Egypt’s execution spree follows a 23 September incident at Tora Maximum Security Prison One - known as al-Aqrab (Scorpion) - when four prisoners on death row and four members of the security forces were killed. Official sources blamed the violence on an alleged escape attempt by prisoners.

On 3 October, the authorities executed two men convicted in the “Alexandria Library events” mass trial for involvement in political violence in the aftermath of the authorities’ deadly dispersal of the Rabaa sit-in during August 2013.  

On 4 October, ten men were executed in the “Agnad Masr” case involving attacks on officials and public property. The defendants had told Supreme State Security Prosecutors that they had been subjected to enforced disappearance and torture, though there was no investigation into these complaints. One of the executed men, Gamal Zaki, appeared in a video “confession” broadcast on several media outlets before the trial was concluded, severely undermining his right to a fair trial.

Also on 4 October, three men were executed in the “Storming the Kerdasa police station” case in the aftermath of the dispersal of the Rabaa sit-in, events which involved the death of 13 policemen. Nine Egyptian human rights organisations denounced the trials that led to their death sentences, highlighting gross violations of fair trial rights - including defendants being denied access to their lawyers during their detention, being interrogated without the presence of lawyers, and being forced to “confess”.  

Monk at risk of execution

Given the Egyptian authorities’ lack of transparency, the number of prisoners currently at risk of execution in the country is unknown. Among those on death row after having exhausted all appeals is Wael Tawadros - known as Father Isaiah - a monk convicted of killing a bishop in 2018. Tawadros was sentenced to death last year following a grossly unfair trial where the court relied on his torture-tainted “confessions” to secure a conviction. 

According to his family, Tawadros was arrested and held at an undisclosed location between 2 and 28 August 2018. According to a video statement given by Tawadros in court, police officers stripped him naked, took him to his monastery and told him to wear his monk’s robe. He was then beaten, given electric shocks and forced to act out the alleged murder on camera. Tawadros said that when a judge ordered he be taken to hospital for a medical test an officer forced a medical worker to write that he was in good health. 

Tawadros’s family have told Amnesty that the authorities at Abaadiya prison where he is held subject him to punitive treatment - preventing him from corresponding with them and denying him regular access to a priest.

══════════

#### What the exercise asks:
According to the text about executions in Egypt, in which prison is Wael Tawadros held? The entries have no connection to the text about executions in Egypt.

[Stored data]
══════════

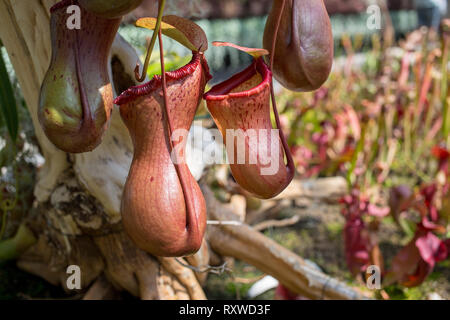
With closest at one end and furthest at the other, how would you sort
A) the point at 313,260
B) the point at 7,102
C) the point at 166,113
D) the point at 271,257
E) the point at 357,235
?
the point at 166,113 → the point at 7,102 → the point at 271,257 → the point at 357,235 → the point at 313,260

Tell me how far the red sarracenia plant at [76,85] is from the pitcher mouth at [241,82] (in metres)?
0.13

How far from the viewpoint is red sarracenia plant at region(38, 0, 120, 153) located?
53 cm

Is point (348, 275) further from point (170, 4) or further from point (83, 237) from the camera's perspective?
point (170, 4)

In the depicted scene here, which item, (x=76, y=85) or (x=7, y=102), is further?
(x=7, y=102)

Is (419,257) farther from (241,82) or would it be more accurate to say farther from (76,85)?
(76,85)

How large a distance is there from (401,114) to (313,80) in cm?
159

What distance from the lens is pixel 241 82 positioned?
0.63m

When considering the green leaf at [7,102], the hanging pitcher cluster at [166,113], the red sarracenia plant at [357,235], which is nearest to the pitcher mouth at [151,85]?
the hanging pitcher cluster at [166,113]

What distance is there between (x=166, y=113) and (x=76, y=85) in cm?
11

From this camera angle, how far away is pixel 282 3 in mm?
592

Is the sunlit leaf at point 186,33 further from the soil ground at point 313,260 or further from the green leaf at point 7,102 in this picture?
the soil ground at point 313,260

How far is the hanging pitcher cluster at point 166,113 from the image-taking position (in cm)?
52

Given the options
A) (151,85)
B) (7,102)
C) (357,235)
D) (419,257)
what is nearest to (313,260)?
(357,235)
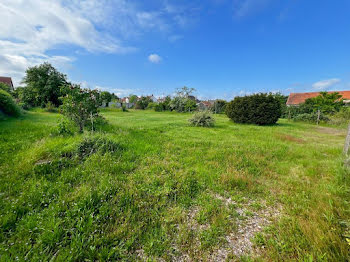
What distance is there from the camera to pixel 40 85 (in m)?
19.2

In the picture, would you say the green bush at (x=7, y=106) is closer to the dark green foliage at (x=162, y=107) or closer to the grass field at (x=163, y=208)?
the grass field at (x=163, y=208)

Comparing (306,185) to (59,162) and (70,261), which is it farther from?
(59,162)

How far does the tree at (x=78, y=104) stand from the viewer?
16.4 feet

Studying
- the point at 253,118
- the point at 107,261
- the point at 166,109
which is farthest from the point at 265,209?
the point at 166,109

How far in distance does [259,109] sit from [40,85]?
27303 millimetres

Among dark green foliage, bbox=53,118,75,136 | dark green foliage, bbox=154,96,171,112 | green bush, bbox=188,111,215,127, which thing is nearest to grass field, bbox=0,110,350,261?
dark green foliage, bbox=53,118,75,136

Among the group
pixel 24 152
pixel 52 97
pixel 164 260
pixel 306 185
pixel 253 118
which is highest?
Result: pixel 52 97

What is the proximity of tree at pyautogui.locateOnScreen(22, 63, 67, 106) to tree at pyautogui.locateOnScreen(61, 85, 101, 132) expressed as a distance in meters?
18.6

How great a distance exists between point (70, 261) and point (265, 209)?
8.40ft

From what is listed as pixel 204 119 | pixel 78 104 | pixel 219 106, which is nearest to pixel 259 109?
pixel 204 119

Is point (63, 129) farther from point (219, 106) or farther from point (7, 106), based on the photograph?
point (219, 106)

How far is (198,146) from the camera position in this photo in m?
4.92

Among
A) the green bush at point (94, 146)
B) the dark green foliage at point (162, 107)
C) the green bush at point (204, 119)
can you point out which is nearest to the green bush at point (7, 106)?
the green bush at point (94, 146)

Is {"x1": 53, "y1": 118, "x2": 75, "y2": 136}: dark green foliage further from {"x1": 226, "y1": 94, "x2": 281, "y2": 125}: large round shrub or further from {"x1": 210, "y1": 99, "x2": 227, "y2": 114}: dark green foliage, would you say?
{"x1": 210, "y1": 99, "x2": 227, "y2": 114}: dark green foliage
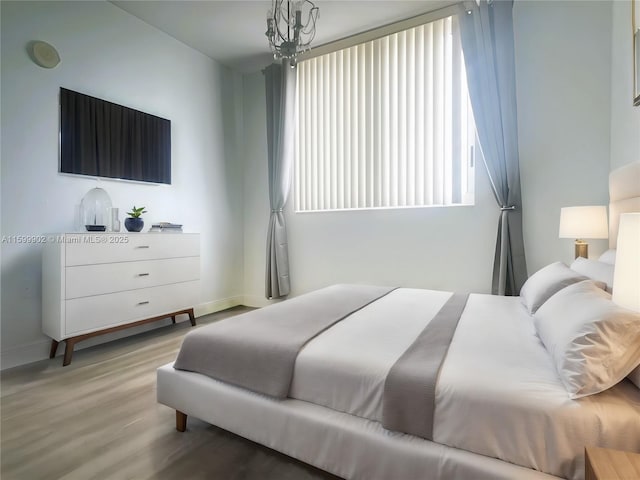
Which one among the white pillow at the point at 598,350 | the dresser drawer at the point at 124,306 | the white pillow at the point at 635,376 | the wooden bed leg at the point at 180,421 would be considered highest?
the white pillow at the point at 598,350

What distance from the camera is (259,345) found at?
1329 millimetres

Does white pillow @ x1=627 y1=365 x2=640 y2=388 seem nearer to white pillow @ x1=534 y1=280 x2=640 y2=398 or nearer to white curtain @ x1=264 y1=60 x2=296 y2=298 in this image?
white pillow @ x1=534 y1=280 x2=640 y2=398

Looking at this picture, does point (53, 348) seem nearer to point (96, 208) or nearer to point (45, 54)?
point (96, 208)

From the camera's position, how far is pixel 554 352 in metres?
1.06

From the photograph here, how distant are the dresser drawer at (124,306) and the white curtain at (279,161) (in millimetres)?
923

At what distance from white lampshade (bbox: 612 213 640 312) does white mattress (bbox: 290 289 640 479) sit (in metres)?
0.27

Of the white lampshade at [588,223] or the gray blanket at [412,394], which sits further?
the white lampshade at [588,223]

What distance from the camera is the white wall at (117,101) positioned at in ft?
7.48

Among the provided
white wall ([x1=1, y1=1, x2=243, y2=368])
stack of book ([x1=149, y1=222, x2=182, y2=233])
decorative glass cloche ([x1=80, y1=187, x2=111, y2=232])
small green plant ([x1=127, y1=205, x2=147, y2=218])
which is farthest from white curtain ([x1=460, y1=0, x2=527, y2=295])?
decorative glass cloche ([x1=80, y1=187, x2=111, y2=232])

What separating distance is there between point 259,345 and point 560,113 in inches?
117

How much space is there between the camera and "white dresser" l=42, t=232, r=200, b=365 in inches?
88.2

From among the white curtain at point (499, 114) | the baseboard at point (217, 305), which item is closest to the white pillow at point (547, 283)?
the white curtain at point (499, 114)

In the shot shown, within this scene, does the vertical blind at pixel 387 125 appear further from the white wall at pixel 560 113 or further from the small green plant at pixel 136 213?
the small green plant at pixel 136 213

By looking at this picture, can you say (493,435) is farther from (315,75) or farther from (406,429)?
(315,75)
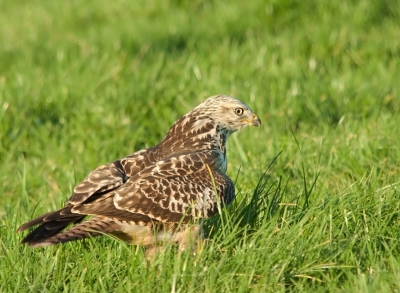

══════════

#### Answer space:
Abaadiya prison